→ Text segment:

▼

In 2013, forty-five-year-old Belgian twins Marc and Eddie Verbessem, who were born deaf, began seeking out a doctor who would help them die after discovering that they were going blind. The twins justified their wish to die by saying that they couldn’t stand the thought of never seeing one another again. Across the world, millions of deafblind people live rich and fulfilling lives; neither sight nor hearing is necessary to experience loving relationships or follow one’s dreams. But to the medical establishment and a large segment of the general population, disability is so feared and stigmatized that wishing to be dead rather than disabled is perfectly understandable. Instead of providing Marc and Eddie Verbessem with the support and psychological tools they needed to adjust to their blindness, their doctor killed them.
In 2016, a Wisconsin teenager named Jerika Bolen held a Last Dance suicide party with over a thousand attendees before ending her life. Jerika had spinal muscular atrophy Type II. Thanks to advances in medicine, people with this disability can now live well into their sixties; Jerika’s diagnosis was nowhere near terminal. If a nondisabled teenager had announced plans to throw a suicide party, she would have been given mental health treatment and encouraged to keep fighting for life, but a disabled teen wishing to end her life is framed as perfectly understandable, even “courageous.”

▲

→ Extracted data:

▼

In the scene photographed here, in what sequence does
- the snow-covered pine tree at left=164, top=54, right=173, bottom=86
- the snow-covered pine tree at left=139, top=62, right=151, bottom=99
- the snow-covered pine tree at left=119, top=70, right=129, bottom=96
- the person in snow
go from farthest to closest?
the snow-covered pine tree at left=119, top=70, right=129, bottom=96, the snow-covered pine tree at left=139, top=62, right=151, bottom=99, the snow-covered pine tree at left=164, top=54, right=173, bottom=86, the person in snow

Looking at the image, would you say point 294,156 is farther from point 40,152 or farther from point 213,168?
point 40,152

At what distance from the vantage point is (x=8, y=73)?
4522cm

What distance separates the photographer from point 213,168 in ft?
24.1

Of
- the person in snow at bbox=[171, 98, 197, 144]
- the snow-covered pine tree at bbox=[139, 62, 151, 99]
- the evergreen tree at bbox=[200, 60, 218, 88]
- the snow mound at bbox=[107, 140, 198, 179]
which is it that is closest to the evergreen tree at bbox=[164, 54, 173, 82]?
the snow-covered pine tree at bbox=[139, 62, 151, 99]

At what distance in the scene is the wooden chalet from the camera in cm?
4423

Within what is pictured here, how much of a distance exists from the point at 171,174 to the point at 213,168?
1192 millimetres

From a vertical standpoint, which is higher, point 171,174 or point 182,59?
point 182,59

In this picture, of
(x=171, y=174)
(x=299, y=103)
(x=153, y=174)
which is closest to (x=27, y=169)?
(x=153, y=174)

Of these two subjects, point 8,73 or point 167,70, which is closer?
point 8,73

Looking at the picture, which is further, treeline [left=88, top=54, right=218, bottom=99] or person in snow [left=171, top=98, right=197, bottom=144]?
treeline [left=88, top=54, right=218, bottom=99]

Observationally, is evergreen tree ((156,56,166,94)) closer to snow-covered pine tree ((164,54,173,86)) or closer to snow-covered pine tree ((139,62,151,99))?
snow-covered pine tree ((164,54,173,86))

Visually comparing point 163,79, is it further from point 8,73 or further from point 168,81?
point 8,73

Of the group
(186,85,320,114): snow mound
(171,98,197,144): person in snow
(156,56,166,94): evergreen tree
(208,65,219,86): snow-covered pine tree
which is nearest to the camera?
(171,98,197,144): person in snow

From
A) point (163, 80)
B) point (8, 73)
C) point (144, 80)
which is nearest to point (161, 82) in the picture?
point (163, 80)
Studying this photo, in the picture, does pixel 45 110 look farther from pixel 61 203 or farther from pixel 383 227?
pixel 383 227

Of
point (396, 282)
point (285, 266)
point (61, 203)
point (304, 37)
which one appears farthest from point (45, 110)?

▲

→ Action item: Quote the passage on disability and assisted death word for word, from "In 2013, forty-five-year-old" to "doctor killed them.", including both of those.

→ Written response:
In 2013, forty-five-year-old Belgian twins Marc and Eddie Verbessem, who were born deaf, began seeking out a doctor who would help them die after discovering that they were going blind. The twins justified their wish to die by saying that they couldn’t stand the thought of never seeing one another again. Across the world, millions of deafblind people live rich and fulfilling lives; neither sight nor hearing is necessary to experience loving relationships or follow one’s dreams. But to the medical establishment and a large segment of the general population, disability is so feared and stigmatized that wishing to be dead rather than disabled is perfectly understandable. Instead of providing Marc and Eddie Verbessem with the support and psychological tools they needed to adjust to their blindness, their doctor killed them.